EXERCISE OBJECTIVE
From the Hindi and Sanskrit analysis page below, pull out everything from "This repository contains" down to "and sentiment analysis.", word for word.

TEXT EXCERPT

········

Statistical Analysis of Hindi and Sanskrit Languages

Authors

[Rudra Gohel] [Dev Kabra] [Kirtan Shah]

Statistical Analysis of Hindi and Sanskrit Languages

Overview

This repository contains the code and datasets for a research project that focuses on a comprehensive statistical analysis of the Hindi and Sanskrit languages. The study aims to provide valuable insights into the linguistic structures of these languages and explore their relationship with culture and society. The findings have practical applications in fields such as cryptanalysis, machine translation, natural language processing, and sentiment analysis.

Research Highlights

Dataset Selection: Meticulous selection and evaluation of datasets for both Hindi and Sanskrit languages.

········

RECORD EXCERPTS

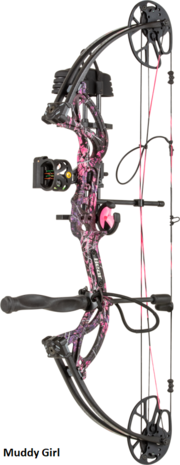 Bear Archery Cruzer G2 | 15-70lbs | RTS set!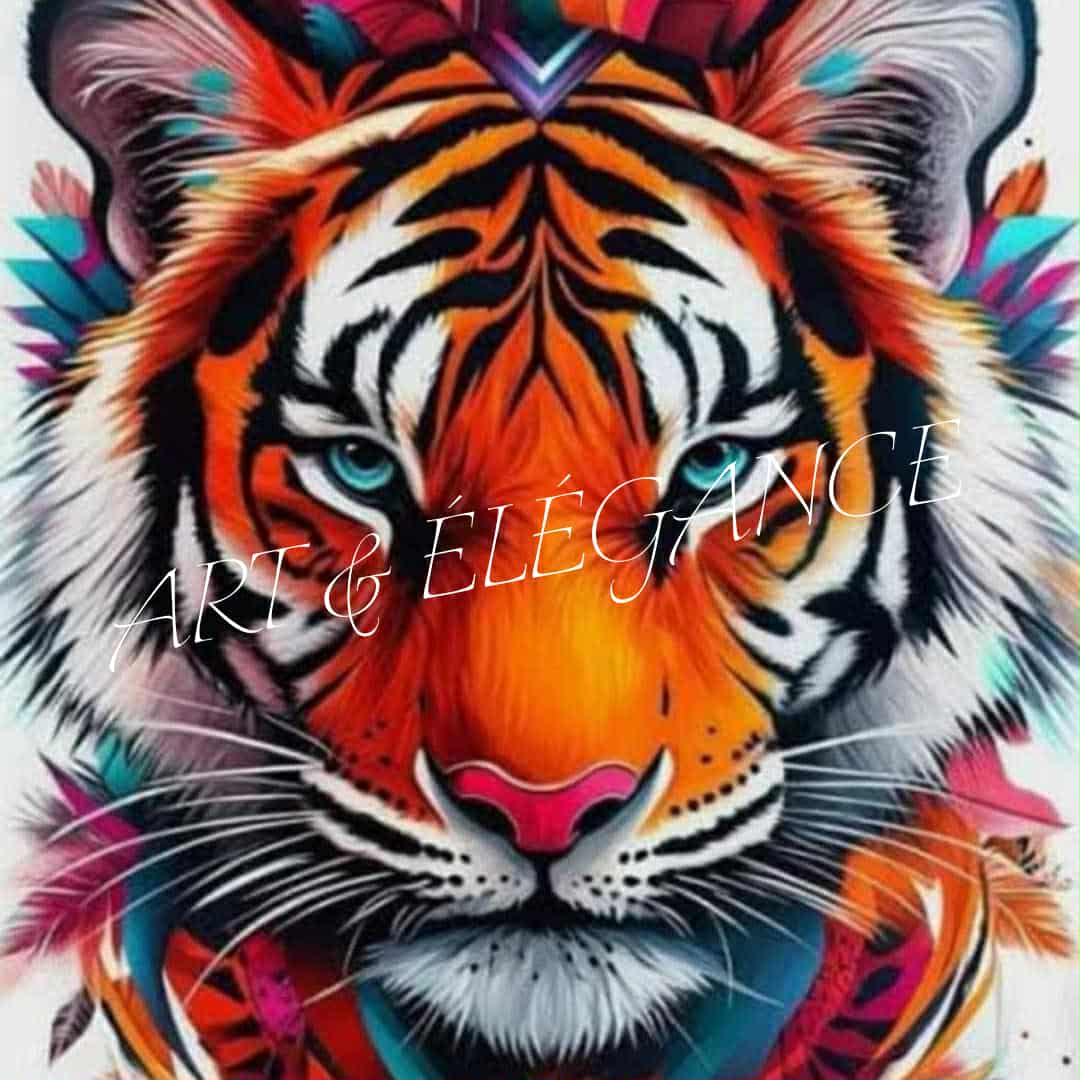 đ
La BeautĂ© du Tigre âš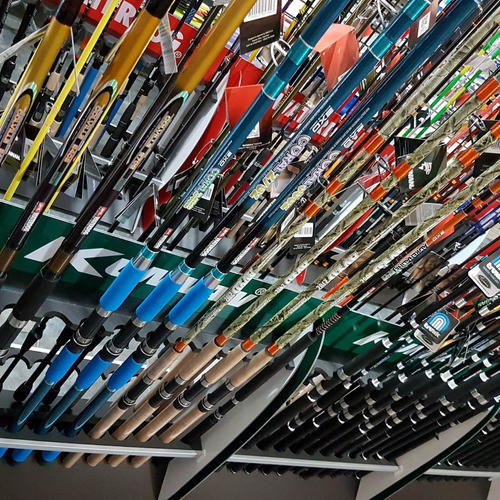Caja De Pesca Super Completa Grande Río Mar Pejerrey 1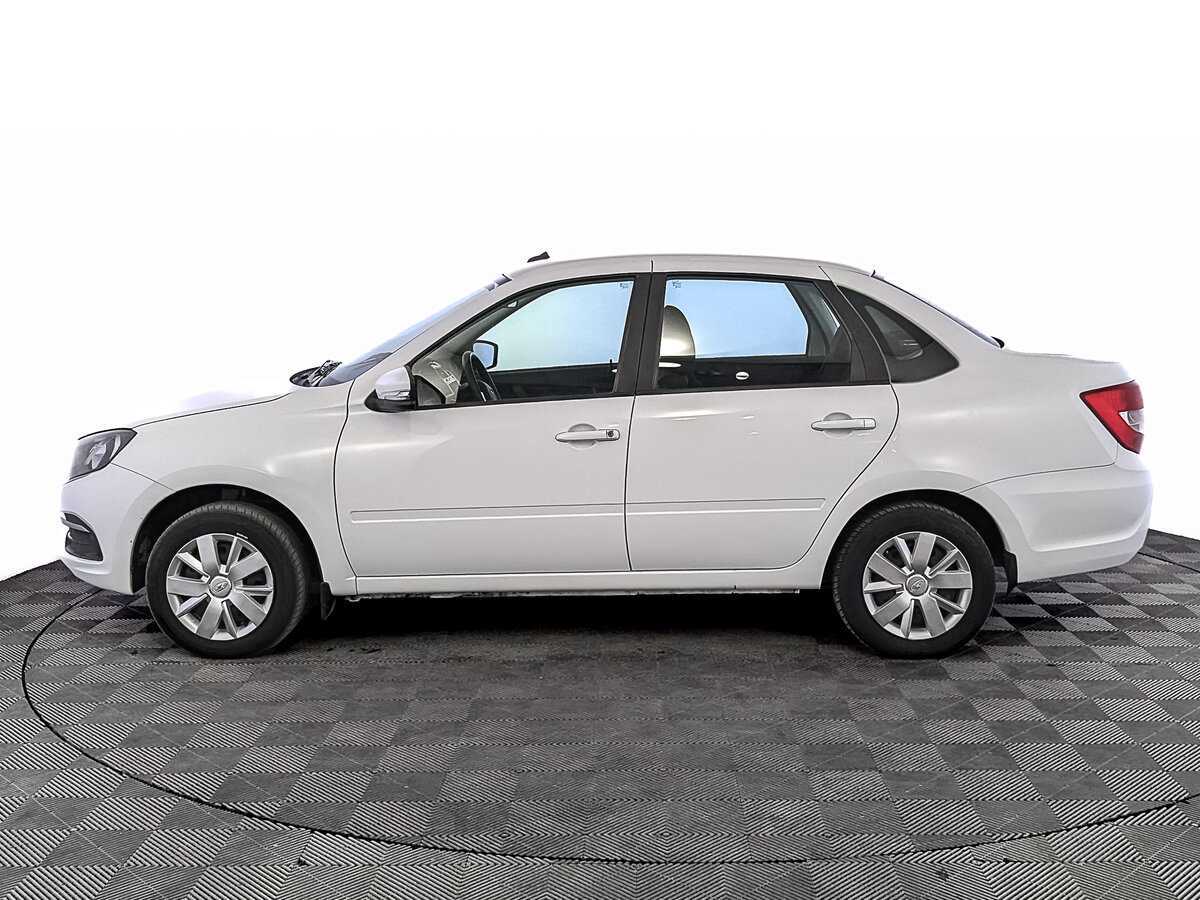 Купить Lada (ВАЗ) Granta, 2022, 109 675 км.. Фото: #7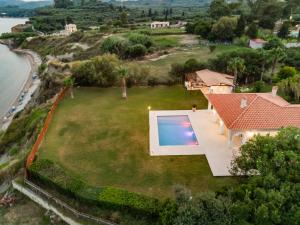 Bazén v ubytování Zante Vista Villas nebo v jeho okolí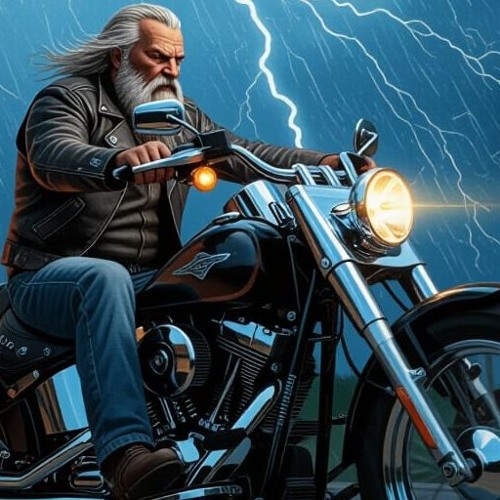 Chasing Thunder Rusty Marshall Band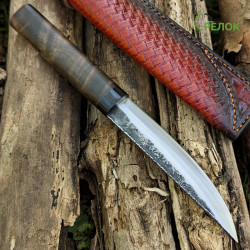 Ніж ручної роботи Якут №150 (сталь N690) Ніж ручної роботи Якут №150 (сталь N690)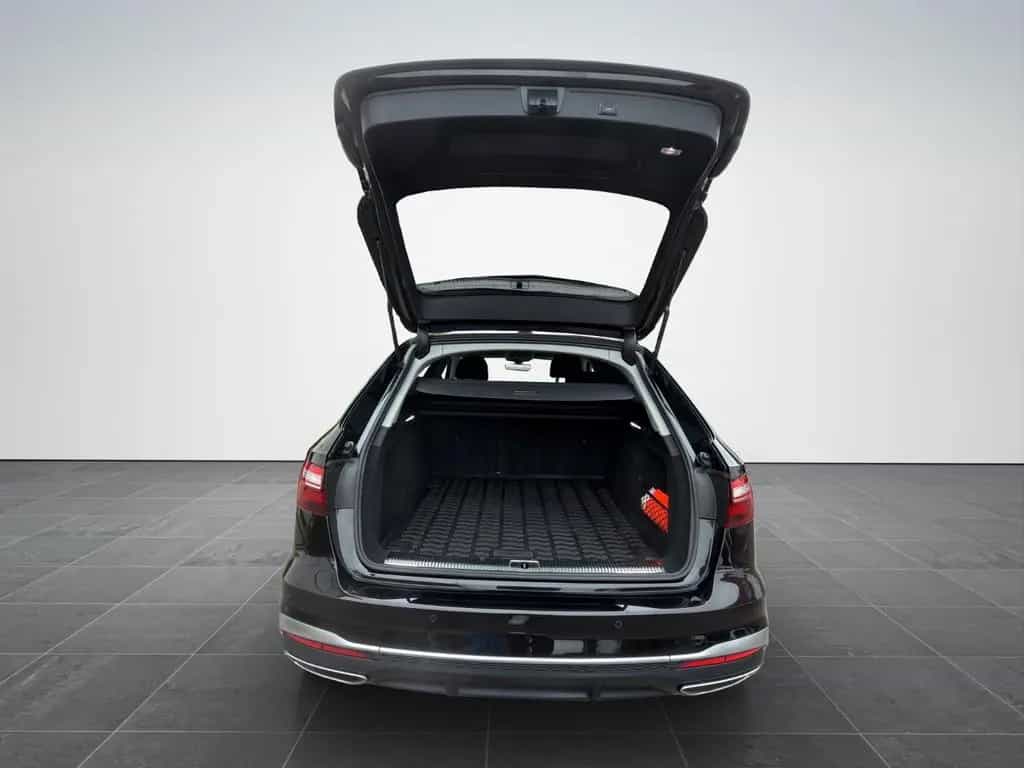 Audi A4 Avant 45 TDI quattro S line + Sportsitze* 10/2019-photo-16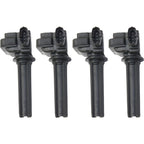 Ignition Coils Set of 4 for Chevy Saturn Ion Cobalt (2005–2007)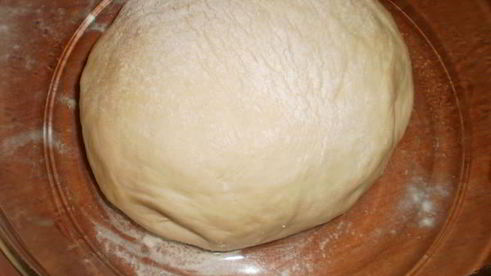 тесто для пиццы и открытых пирогов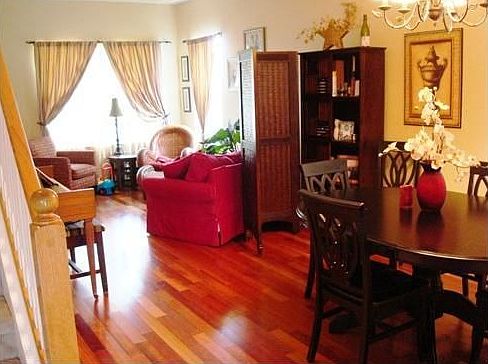 Living/Dining Combo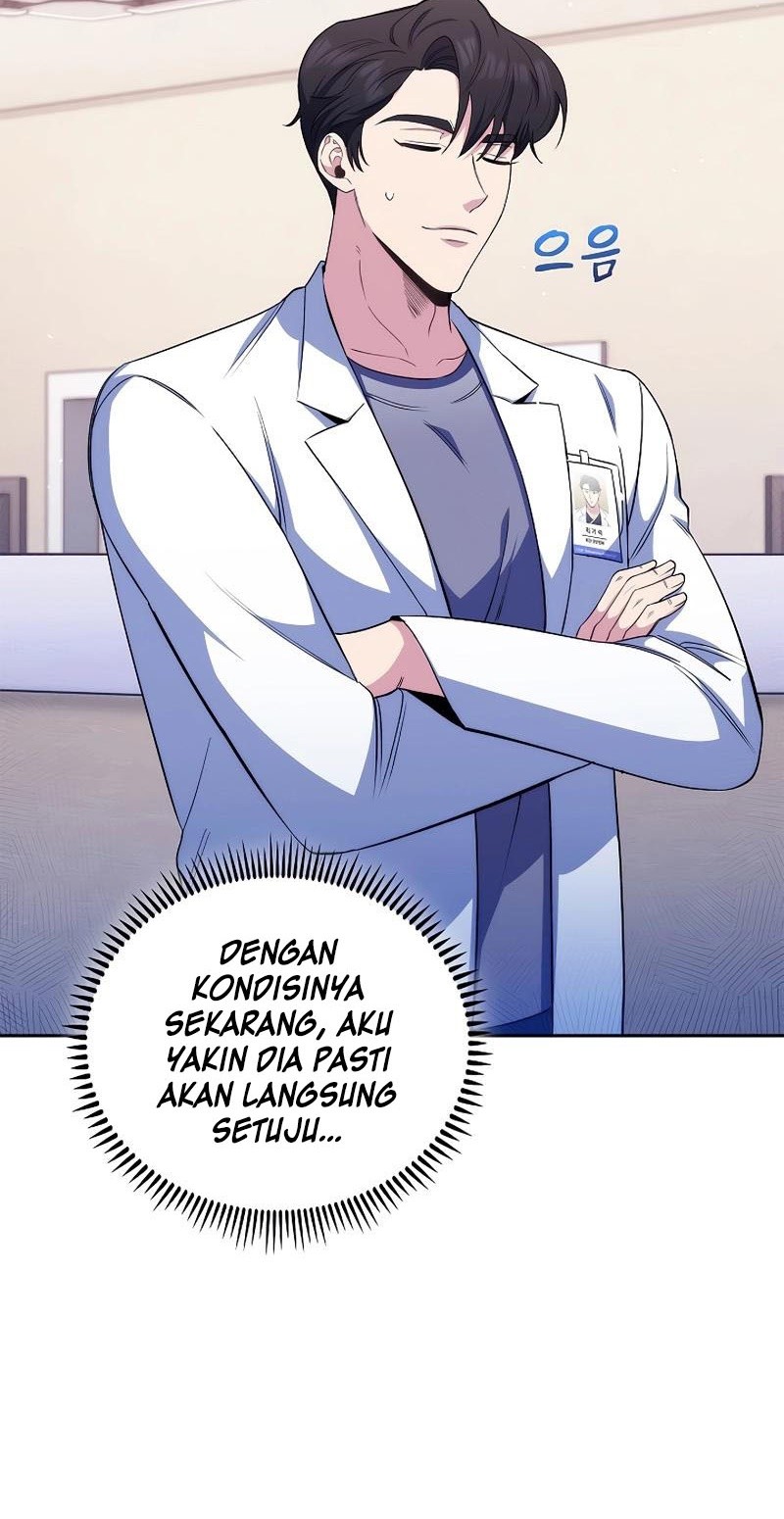 Level-Up Doctor Chapter 58 - halaman 6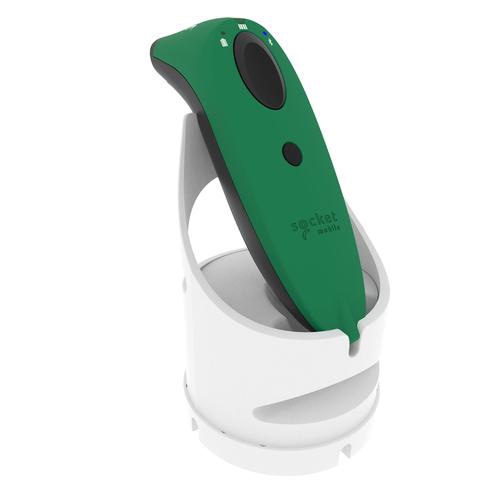 Socket Mobile S720 Handheld bar code reader 1D/2D Linear Green, White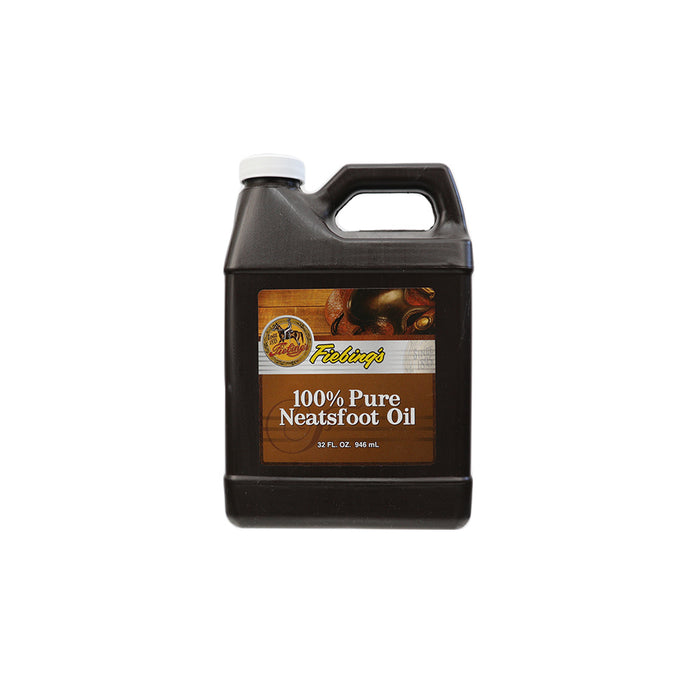 Fiebing's 100% Pure Neatfoot Oil 946ml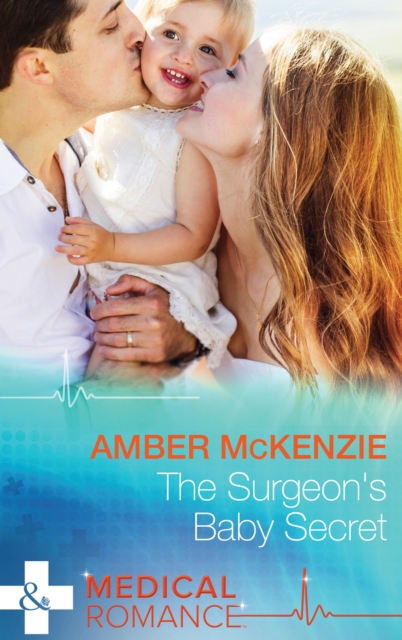 The Surgeon's Baby Secret, EPUB eBook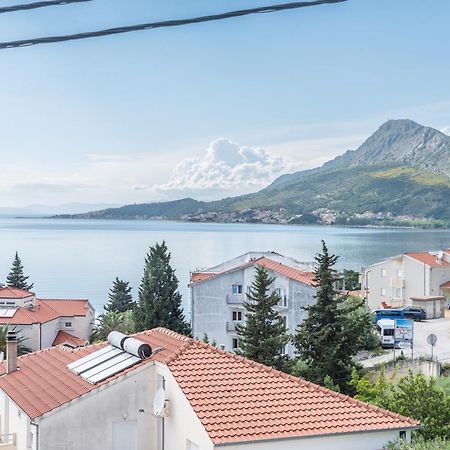 Morska Vila Omiš Exteriér fotografie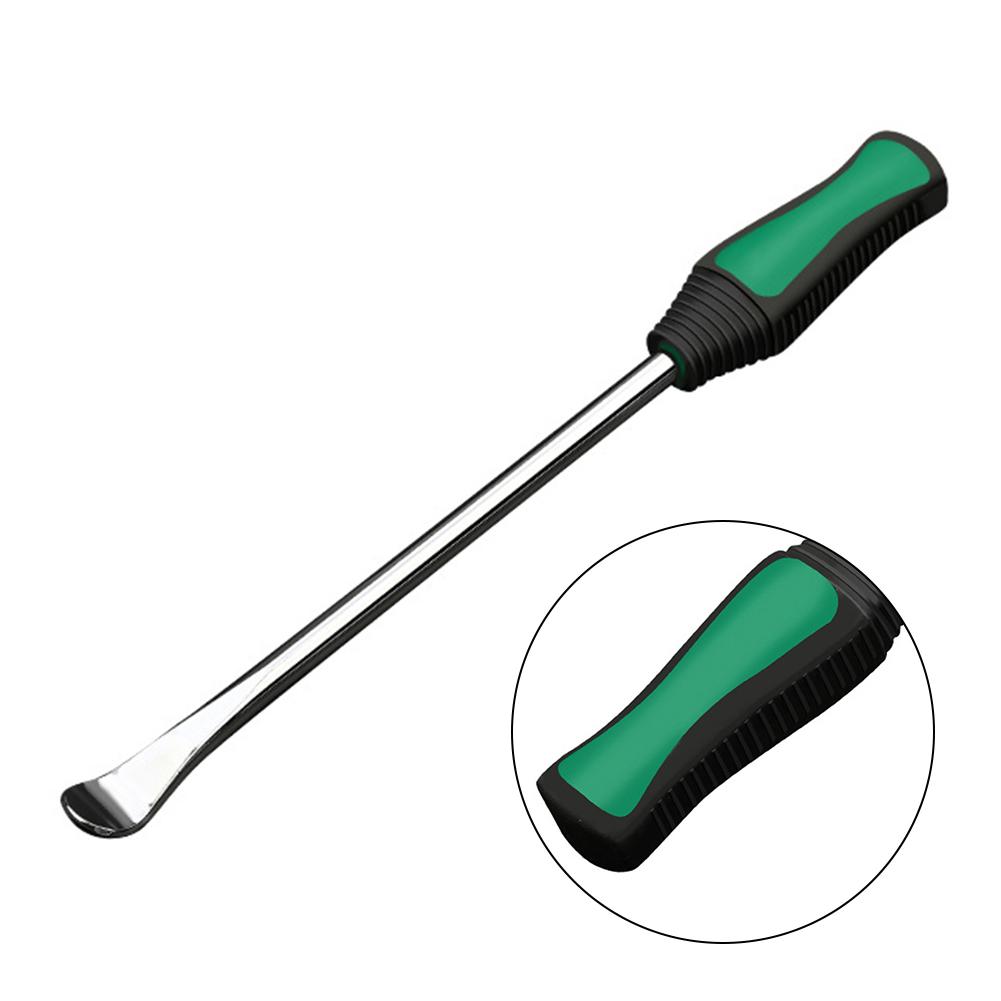 Robustní kovová a plastová konstrukce, sada páčidel pro výměnu pneumatik pro motocykly, automobily a kola, univerzální provedení, zabraňuje poškození ráfku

········

ANSWER TO THIS EXERCISE
This repository contains the code and datasets for a research project that focuses on a comprehensive statistical analysis of the Hindi and Sanskrit languages. The study aims to provide valuable insights into the linguistic structures of these languages and explore their relationship with culture and society. The findings have practical applications in fields such as cryptanalysis, machine translation, natural language processing, and sentiment analysis.